=== Required task ===
Write out every one of the records below word for word, but leave out the pictures.

(Spatial data with pictures)
====
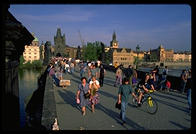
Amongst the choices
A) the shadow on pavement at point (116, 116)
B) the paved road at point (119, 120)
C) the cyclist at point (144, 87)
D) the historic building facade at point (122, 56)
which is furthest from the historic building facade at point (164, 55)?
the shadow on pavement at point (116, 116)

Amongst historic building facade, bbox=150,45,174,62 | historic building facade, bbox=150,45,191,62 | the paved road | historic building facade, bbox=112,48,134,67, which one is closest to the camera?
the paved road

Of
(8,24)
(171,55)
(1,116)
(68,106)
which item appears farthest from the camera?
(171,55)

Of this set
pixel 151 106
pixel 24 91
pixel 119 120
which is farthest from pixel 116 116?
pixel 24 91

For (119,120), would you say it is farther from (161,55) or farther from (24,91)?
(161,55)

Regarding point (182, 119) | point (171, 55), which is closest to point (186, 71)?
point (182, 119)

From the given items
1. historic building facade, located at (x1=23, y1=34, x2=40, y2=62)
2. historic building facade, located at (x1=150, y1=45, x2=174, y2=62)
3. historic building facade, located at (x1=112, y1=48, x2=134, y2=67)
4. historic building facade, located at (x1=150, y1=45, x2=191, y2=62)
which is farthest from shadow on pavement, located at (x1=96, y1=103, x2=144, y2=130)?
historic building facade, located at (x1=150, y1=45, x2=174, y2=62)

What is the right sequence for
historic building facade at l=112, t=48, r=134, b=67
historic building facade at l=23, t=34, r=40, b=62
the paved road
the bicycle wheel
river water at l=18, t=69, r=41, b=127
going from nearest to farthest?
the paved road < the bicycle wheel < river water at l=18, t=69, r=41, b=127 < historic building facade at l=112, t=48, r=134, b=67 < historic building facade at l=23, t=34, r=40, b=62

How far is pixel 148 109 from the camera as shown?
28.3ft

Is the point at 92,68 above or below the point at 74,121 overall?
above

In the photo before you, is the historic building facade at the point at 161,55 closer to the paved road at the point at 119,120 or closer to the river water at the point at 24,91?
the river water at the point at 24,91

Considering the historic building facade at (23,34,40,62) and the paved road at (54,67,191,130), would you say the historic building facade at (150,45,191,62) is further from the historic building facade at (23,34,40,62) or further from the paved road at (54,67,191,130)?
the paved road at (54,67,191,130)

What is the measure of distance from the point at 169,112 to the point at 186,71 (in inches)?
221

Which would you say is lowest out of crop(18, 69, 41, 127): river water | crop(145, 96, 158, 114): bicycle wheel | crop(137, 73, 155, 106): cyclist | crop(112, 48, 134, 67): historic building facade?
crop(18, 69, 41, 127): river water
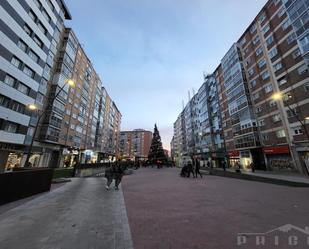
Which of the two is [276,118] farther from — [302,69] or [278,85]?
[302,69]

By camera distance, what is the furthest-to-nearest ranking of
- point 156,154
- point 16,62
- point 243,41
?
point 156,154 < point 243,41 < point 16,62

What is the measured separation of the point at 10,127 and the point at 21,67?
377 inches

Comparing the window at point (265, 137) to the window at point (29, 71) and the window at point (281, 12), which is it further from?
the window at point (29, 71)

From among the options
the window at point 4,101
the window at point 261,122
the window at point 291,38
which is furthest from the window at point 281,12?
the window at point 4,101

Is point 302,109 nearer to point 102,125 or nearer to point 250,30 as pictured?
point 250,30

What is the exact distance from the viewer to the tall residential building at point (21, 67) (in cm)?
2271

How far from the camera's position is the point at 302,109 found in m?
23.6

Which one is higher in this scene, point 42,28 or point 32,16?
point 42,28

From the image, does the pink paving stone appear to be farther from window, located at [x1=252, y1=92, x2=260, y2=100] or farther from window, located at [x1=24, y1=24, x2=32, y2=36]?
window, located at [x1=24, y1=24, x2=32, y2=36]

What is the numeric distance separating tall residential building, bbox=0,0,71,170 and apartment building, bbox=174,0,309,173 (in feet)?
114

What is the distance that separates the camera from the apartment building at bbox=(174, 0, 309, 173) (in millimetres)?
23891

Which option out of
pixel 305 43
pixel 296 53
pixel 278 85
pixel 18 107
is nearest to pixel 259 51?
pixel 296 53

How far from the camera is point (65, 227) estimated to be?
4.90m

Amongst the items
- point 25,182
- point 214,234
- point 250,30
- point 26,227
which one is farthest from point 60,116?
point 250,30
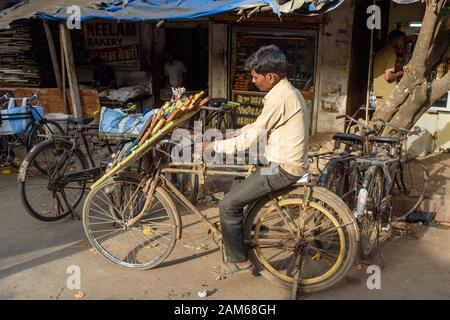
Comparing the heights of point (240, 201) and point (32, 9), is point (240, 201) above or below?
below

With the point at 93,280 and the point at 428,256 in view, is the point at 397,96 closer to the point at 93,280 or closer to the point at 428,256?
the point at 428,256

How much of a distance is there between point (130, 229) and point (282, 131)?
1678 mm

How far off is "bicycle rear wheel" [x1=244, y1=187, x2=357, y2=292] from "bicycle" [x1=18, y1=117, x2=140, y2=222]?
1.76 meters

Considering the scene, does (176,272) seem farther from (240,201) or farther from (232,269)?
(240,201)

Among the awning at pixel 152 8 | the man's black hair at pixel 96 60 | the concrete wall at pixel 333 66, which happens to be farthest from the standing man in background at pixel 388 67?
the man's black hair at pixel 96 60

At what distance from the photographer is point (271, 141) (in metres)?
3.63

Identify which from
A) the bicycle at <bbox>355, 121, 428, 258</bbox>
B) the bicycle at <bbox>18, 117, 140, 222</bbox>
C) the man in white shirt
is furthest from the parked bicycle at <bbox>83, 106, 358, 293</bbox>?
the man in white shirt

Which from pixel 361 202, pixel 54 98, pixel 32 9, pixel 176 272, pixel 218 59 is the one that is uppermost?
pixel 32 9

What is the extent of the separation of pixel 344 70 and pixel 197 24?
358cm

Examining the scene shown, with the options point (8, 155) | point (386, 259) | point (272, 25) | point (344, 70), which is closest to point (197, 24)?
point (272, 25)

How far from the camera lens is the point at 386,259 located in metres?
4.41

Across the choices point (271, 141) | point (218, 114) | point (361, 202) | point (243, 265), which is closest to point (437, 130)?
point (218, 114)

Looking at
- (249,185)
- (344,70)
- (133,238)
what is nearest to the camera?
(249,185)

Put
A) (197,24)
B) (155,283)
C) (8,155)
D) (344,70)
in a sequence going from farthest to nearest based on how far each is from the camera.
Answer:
====
=== Task result ===
Amongst the choices
A) the shadow on pavement at point (116, 116)
B) the paved road at point (119, 120)
C) the cyclist at point (144, 87)
D) the historic building facade at point (122, 56)
which is furthest from the historic building facade at point (164, 55)?
the shadow on pavement at point (116, 116)

Amongst historic building facade, bbox=150,45,174,62 | historic building facade, bbox=150,45,191,62 | the paved road | historic building facade, bbox=112,48,134,67, which one is closest to the camera?
the paved road

Of
(8,24)
(171,55)
(1,116)
(68,106)
which item appears farthest from the camera?
(171,55)

Of this set
pixel 151 106
pixel 24 91
pixel 119 120
which is farthest from pixel 116 116?
pixel 24 91

For (119,120), would you say it is farther from (161,55) or farther from (24,91)?
(161,55)

Regarding point (182, 119) | point (171, 55), which is closest to point (186, 71)?
point (182, 119)

From the given items
1. historic building facade, located at (x1=23, y1=34, x2=40, y2=62)
2. historic building facade, located at (x1=150, y1=45, x2=174, y2=62)
3. historic building facade, located at (x1=112, y1=48, x2=134, y2=67)
4. historic building facade, located at (x1=150, y1=45, x2=191, y2=62)
which is farthest from shadow on pavement, located at (x1=96, y1=103, x2=144, y2=130)?
historic building facade, located at (x1=150, y1=45, x2=174, y2=62)

What is the right sequence for
historic building facade at l=112, t=48, r=134, b=67
historic building facade at l=23, t=34, r=40, b=62
the paved road
the bicycle wheel
river water at l=18, t=69, r=41, b=127
going from nearest to farthest?
the paved road < the bicycle wheel < river water at l=18, t=69, r=41, b=127 < historic building facade at l=112, t=48, r=134, b=67 < historic building facade at l=23, t=34, r=40, b=62

How far is pixel 148 109 from the camera as shown?
28.3ft

Is the point at 92,68 above or below the point at 74,121 overall?
above

In the photo before you, is the historic building facade at the point at 161,55 closer to the paved road at the point at 119,120 or closer to the river water at the point at 24,91?
the river water at the point at 24,91

Considering the historic building facade at (23,34,40,62) and the paved road at (54,67,191,130), would you say the historic building facade at (150,45,191,62) is further from the historic building facade at (23,34,40,62) or further from the paved road at (54,67,191,130)?
the paved road at (54,67,191,130)

What is the measure of distance from the point at 169,112 to the point at 186,71 (in inches)?
221

Which would you say is lowest out of crop(18, 69, 41, 127): river water | crop(145, 96, 158, 114): bicycle wheel | crop(137, 73, 155, 106): cyclist | crop(112, 48, 134, 67): historic building facade?
crop(18, 69, 41, 127): river water
Which of the two is [276,118] farther from — [302,69] or [278,85]?
[302,69]

By camera distance, what is the furthest-to-nearest ranking of
- point 156,154
- point 16,62
- point 243,41
?
point 156,154 < point 243,41 < point 16,62

What is the measured separation of the point at 10,127 and the point at 21,67?
377 inches

Comparing the window at point (265, 137) to the window at point (29, 71) and the window at point (281, 12), which is it further from?
the window at point (29, 71)

From among the options
the window at point 4,101
the window at point 261,122
the window at point 291,38
which is furthest from the window at point 281,12?
the window at point 4,101

Is point 302,109 nearer to point 102,125 or nearer to point 250,30 as pictured?
point 250,30

What is the exact distance from the viewer to the tall residential building at point (21, 67) (in cm)?
2271

How far from the camera's position is the point at 302,109 found in m?
23.6

Which one is higher in this scene, point 42,28 or point 32,16?
point 42,28

From the image, does the pink paving stone appear to be farther from window, located at [x1=252, y1=92, x2=260, y2=100] or farther from window, located at [x1=24, y1=24, x2=32, y2=36]?
window, located at [x1=24, y1=24, x2=32, y2=36]

What is the numeric distance separating tall residential building, bbox=0,0,71,170 and apartment building, bbox=174,0,309,173 (in feet)?
114

What is the distance that separates the camera from the apartment building at bbox=(174, 0, 309, 173) (in millimetres)?
23891

Which option out of
pixel 305 43
pixel 296 53
pixel 278 85
pixel 18 107
is nearest to pixel 259 51?
pixel 296 53

How far from the camera is point (65, 227) estimated to be?
4.90m

Amongst the items
- point 25,182
- point 214,234
- point 250,30
- point 26,227
which one is farthest from point 60,116?
point 250,30
Comparing the heights of point (240, 201) and point (32, 9), is point (240, 201) above or below?
below

With the point at 93,280 and the point at 428,256 in view, is the point at 397,96 closer to the point at 93,280 or closer to the point at 428,256?
the point at 428,256

How much of a distance is there between point (130, 229) and point (282, 131)?
1678 mm

How far off is "bicycle rear wheel" [x1=244, y1=187, x2=357, y2=292] from "bicycle" [x1=18, y1=117, x2=140, y2=222]?
1.76 meters

Considering the scene, does (176,272) seem farther from (240,201) or farther from (232,269)?
(240,201)

Among the awning at pixel 152 8 | the man's black hair at pixel 96 60 | the concrete wall at pixel 333 66, which happens to be farthest from the standing man in background at pixel 388 67?
the man's black hair at pixel 96 60

At what distance from the photographer is point (271, 141) (in metres)?
3.63

Identify which from
A) the bicycle at <bbox>355, 121, 428, 258</bbox>
B) the bicycle at <bbox>18, 117, 140, 222</bbox>
C) the man in white shirt
is furthest from the parked bicycle at <bbox>83, 106, 358, 293</bbox>?
the man in white shirt

Which from pixel 361 202, pixel 54 98, pixel 32 9, pixel 176 272, pixel 218 59 is the one that is uppermost?
pixel 32 9

What is the extent of the separation of pixel 344 70 and pixel 197 24?
358cm

Examining the scene shown, with the options point (8, 155) | point (386, 259) | point (272, 25) | point (344, 70), which is closest to point (197, 24)?
point (272, 25)

How far from the camera lens is the point at 386,259 located in metres?
4.41

Across the choices point (271, 141) | point (218, 114) | point (361, 202) | point (243, 265), which is closest to point (437, 130)?
point (218, 114)

Looking at
- (249,185)
- (344,70)
- (133,238)
what is nearest to the camera?
(249,185)

Put
A) (197,24)
B) (155,283)
C) (8,155)
D) (344,70)
in a sequence going from farthest to nearest based on how far each is from the camera.
Answer:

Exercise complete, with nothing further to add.